GSK conducts clinical trials in India for its parent company, GSK Plc, across oncology, neuropsychiatry, cardiovascular and metabolic and anti-infectives segments.

Clinical trials in India are estimated to touch about $1.5 billion by 2010, says McKinsey.


P.T. Jyothi Datta

Mumbai, Nov. 25 GlaxoSmithKline Pharmaceuticals has witnessed close to a two-fold increase in its clinical trials in India. The multinational drug maker clocked about 31 trials in the country this calendar year, up from 16 in 2006.

The company had undertaken only three trials in the country, in the pre-2005 period, a GSK official told Business Line. What has changed since is the product patent regime came into effect in India from 2005, he indicated.

Drug companies in the past have had misgivings about bringing new products or doing trials in the country, apprehending that generic companies would make similar products and sell it in the local market before the launch of the original product.

But the product patent regime has changed that, since it provides an innovator company protection for about 20 years, keeping at bay generic versions. Clinical trials in India are estimated to touch about $1.5 billion by 2010, according to McKinsey.

GSK’s clinical trials in the country are for its parent company, GSK Plc, across oncology, neuropsychiatry, cardiovascular and metabolic and anti-infectives segments. GSK’s local revenue from this service is about Rs 30 crore for 2007.

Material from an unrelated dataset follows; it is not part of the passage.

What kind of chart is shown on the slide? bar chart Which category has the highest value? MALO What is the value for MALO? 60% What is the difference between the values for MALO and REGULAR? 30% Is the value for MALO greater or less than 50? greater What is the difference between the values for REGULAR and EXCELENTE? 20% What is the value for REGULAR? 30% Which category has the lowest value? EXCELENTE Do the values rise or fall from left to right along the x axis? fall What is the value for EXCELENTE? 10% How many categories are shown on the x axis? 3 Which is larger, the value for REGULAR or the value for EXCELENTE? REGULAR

In 2005, GSK and the University of Oxford had forged a collaboration in cancer research to be conducted through clinical centres in India. And the plan was to spread the net to other therapeutic areas. But that has not happened as yet, said GSK’s Dr Hasit Joshipura, Vice-President (South-Asia) and Managing Director (India).

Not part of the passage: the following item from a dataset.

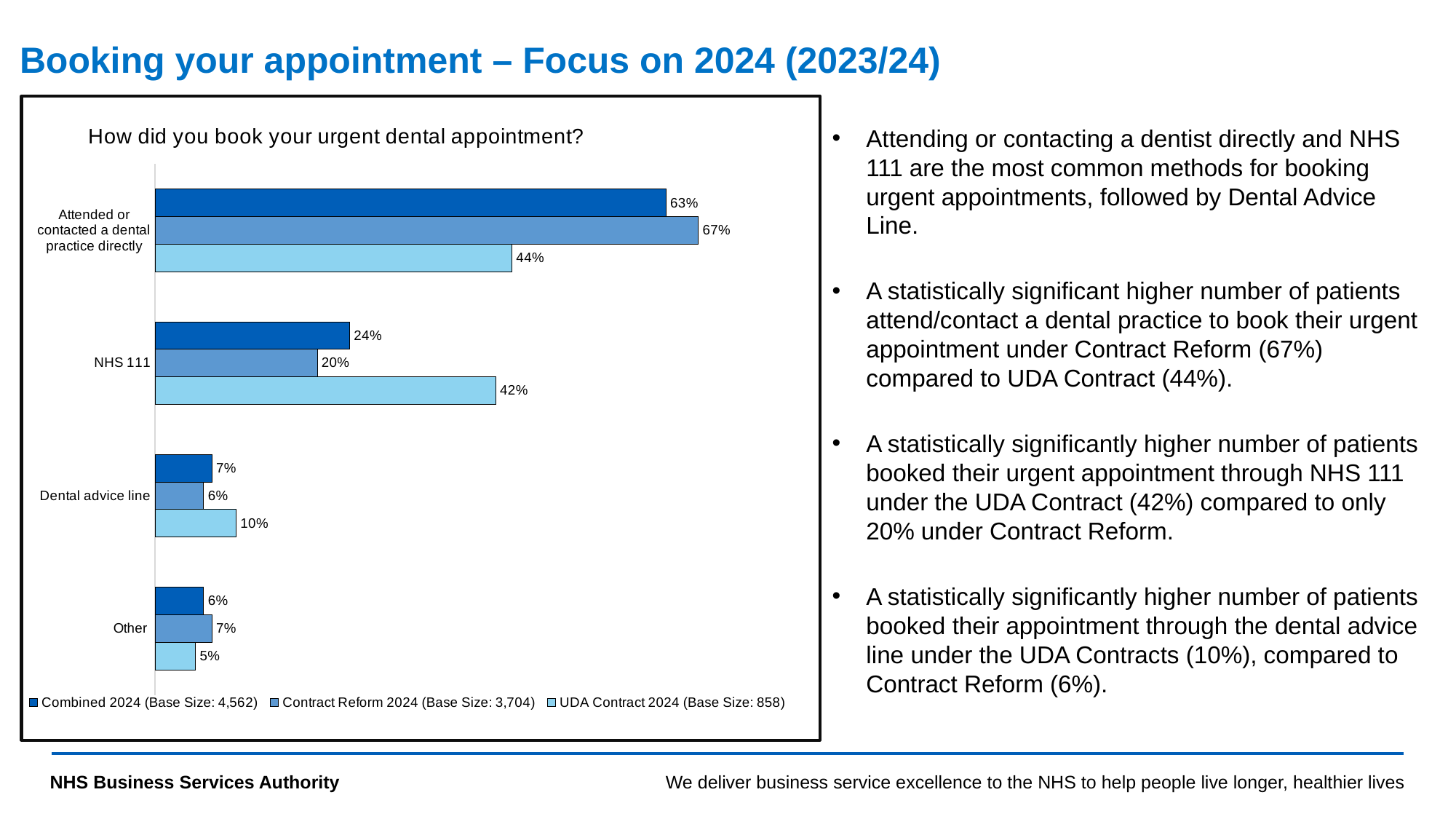
What is the value for Contract Reform 2024 for 'Attended or contacted a dental practice directly'? 67% What is the value for UDA Contract 2024 for NHS 111? 42% Which category has the lowest value for the UDA Contract 2024 series? Other What is the difference between the Contract Reform 2024 and UDA Contract 2024 values for 'Attended or contacted a dental practice directly'? 23 percentage points How many series does the legend list? 3 How many categories are shown on the chart? 4 What is the difference between the UDA Contract 2024 and Contract Reform 2024 values for NHS 111? 22 percentage points What is the value for Combined 2024 for Dental advice line? 7% What kind of chart is shown on the slide? Bar chart For NHS 111, which is larger: the Combined 2024 value or the UDA Contract 2024 value? UDA Contract 2024 Which category has the highest value for the Combined 2024 series? Attended or contacted a dental practice directly What is the value for UDA Contract 2024 for Other? 5%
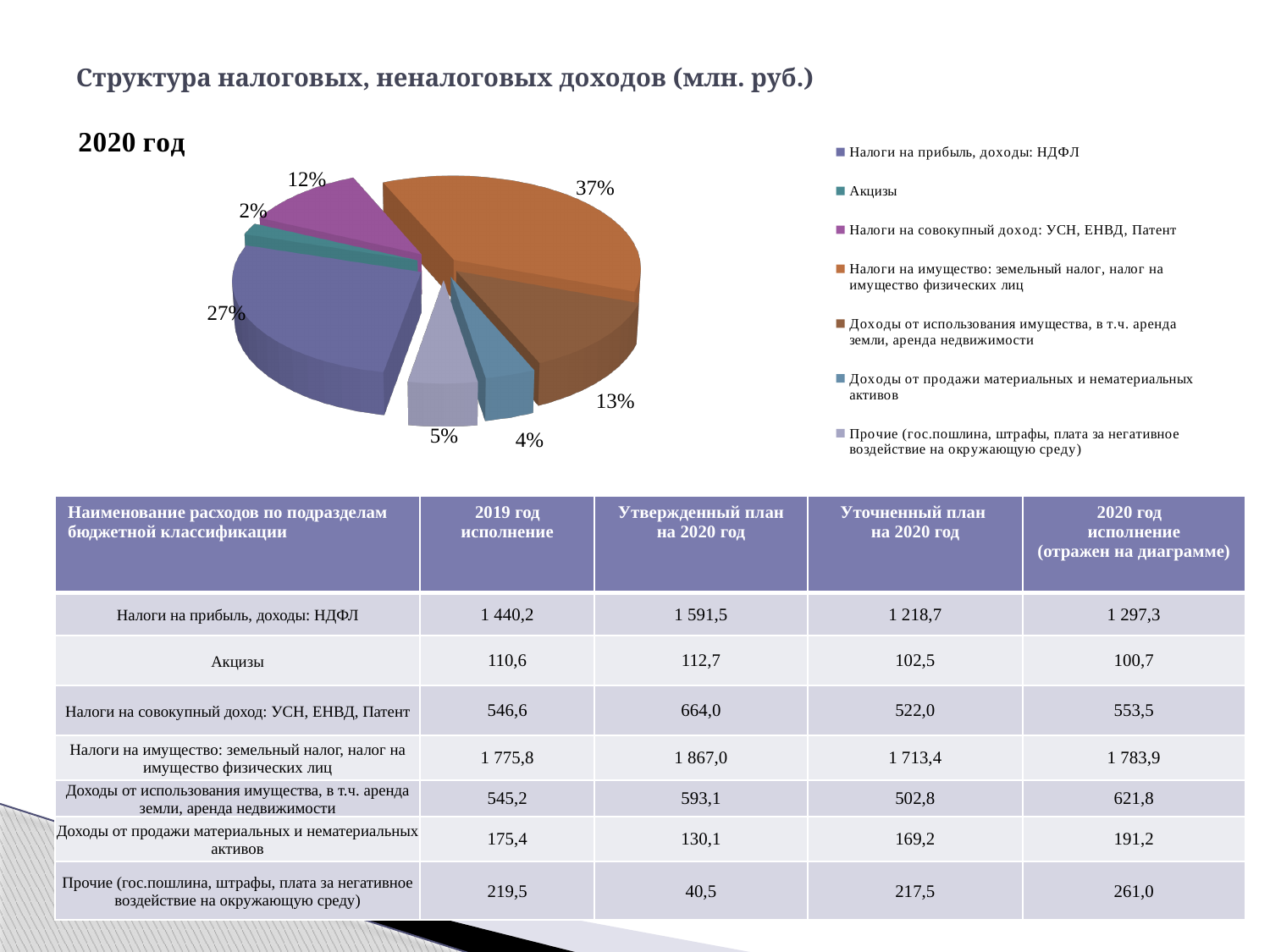
What share of the pie does "Налоги на имущество: земельный налог, налог на имущество физических лиц" have? 37% What kind of chart is shown on the slide? Pie chart What share of the pie does "Налоги на прибыль, доходы: НДФЛ" have? 27% Which category has the largest slice of the pie chart? Налоги на имущество: земельный налог, налог на имущество физических лиц Which slice is larger: "Прочие (гос.пошлина, штрафы, плата за негативное воздействие на окружающую среду)" or "Доходы от продажи материальных и нематериальных активов"? Прочие (гос.пошлина, штрафы, плата за негативное воздействие на окружающую среду) How many entries does the legend of the pie chart list? 7 Which category has the smallest slice of the pie chart? Акцизы What share of the pie does "Налоги на совокупный доход: УСН, ЕНВД, Патент" have? 12% How many slices does the pie chart have? 7 What is the difference in percentage points between the largest slice (37%) and the "Налоги на прибыль, доходы: НДФЛ" slice (27%)? 10 percentage points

“We have our hands full with the GSK Plc’s portfolio. The number of trials that we do has been going up steadily. To that extent that has not moved to other therapeutic areas,” he told Business Line in a recent interview. In fact, India was one of the venues supporting trials of breast cancer drug Tykerb, set to be launched in India early next year.

Also, he pointed out that confidence has grown and the company is looking to bring in Phase II and Phase I trials into the country. In Phase I, a prospective drug molecule has its first exposure on a small number of human volunteers to evaluate the safety profile and safe dosage range of the drug. The sample size of humans gets bigger in Phase II, and the prospective drug is targeted on people who are affected by the illness it seeks cure. Regulatory clearances in India are stringent for Phase I trials, specially done by overseas companies.